Mme la présidente. Veuillez conclure, madame Assassi.

Mme Éliane Assassi. Votre projet, madame la ministre, est un retour à l’ancien monde, celui de l’oppression par les puissants !

Il est contraire à la République sociale, à notre Constitution et à ses préambules. Il est un acte de régression lourd de conséquences pour notre peuple.

Telles sont les raisons qui ont poussé mon groupe à déposer cette motion d’irrecevabilité. (Applaudissements sur les travées du groupe CRC.)

Mme la présidente. La parole est à M. Yves Daudigny, contre la motion.

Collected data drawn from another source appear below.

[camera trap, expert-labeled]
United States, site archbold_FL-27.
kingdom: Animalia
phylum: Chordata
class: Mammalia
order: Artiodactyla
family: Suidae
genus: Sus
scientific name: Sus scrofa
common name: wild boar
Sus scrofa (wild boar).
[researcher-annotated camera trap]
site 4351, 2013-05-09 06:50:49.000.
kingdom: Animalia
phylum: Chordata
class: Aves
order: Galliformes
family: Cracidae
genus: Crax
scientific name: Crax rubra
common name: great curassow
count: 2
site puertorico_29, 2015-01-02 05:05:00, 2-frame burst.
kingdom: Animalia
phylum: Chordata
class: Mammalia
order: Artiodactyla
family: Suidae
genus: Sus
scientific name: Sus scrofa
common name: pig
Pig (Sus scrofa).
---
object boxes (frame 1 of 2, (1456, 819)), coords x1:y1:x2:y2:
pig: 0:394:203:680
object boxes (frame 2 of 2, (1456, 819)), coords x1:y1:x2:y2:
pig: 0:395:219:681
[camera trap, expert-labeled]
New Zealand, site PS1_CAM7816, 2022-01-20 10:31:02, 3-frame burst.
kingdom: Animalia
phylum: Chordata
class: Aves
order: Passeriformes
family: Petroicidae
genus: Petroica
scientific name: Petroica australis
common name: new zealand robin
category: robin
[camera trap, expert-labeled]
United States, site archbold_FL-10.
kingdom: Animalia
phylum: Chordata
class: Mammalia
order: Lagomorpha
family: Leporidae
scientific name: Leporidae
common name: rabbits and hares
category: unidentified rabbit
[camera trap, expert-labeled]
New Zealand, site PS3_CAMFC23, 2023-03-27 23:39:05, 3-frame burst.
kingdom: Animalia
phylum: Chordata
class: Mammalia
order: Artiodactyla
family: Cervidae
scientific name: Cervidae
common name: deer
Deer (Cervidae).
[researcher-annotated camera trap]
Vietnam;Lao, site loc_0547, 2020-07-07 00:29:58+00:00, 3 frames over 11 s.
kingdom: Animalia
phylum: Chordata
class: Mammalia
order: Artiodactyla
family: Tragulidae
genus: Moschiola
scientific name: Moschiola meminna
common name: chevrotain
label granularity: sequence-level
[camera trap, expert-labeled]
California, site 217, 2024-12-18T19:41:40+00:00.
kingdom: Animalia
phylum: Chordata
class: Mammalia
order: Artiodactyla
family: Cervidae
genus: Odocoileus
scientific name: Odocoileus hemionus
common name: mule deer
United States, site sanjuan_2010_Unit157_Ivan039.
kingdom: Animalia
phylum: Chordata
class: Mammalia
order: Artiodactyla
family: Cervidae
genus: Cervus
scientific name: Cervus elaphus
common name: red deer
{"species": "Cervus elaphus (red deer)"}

M. Yves Daudigny. Madame la présidente, madame la ministre, mes chers collègues, le groupe communiste républicain et citoyen, au travers de cette motion, nous invite à nous interroger sur la recevabilité du projet de loi.

Reconnaissons au groupe communiste républicain et citoyen la constance et la cohérence de son positionnement !

Les auteurs de cette motion invoquent, d’une part, la méconnaissance du Préambule de la Constitution de 1946 et, d’autre part, celle des règles législatives du dialogue social.

Je n’utiliserai pas d’arguments autres que juridiques pour répondre à une argumentation qui est juridique.

Je ne m’appesantis pas sur le second moyen soulevé, relatif à la méconnaissance de règles législatives, dès lors qu’elles n’ont, par définition, aucune valeur constitutionnelle. Elles n’entrent donc pas dans le champ d’application de l’article 44, alinéa 2, du règlement du Sénat.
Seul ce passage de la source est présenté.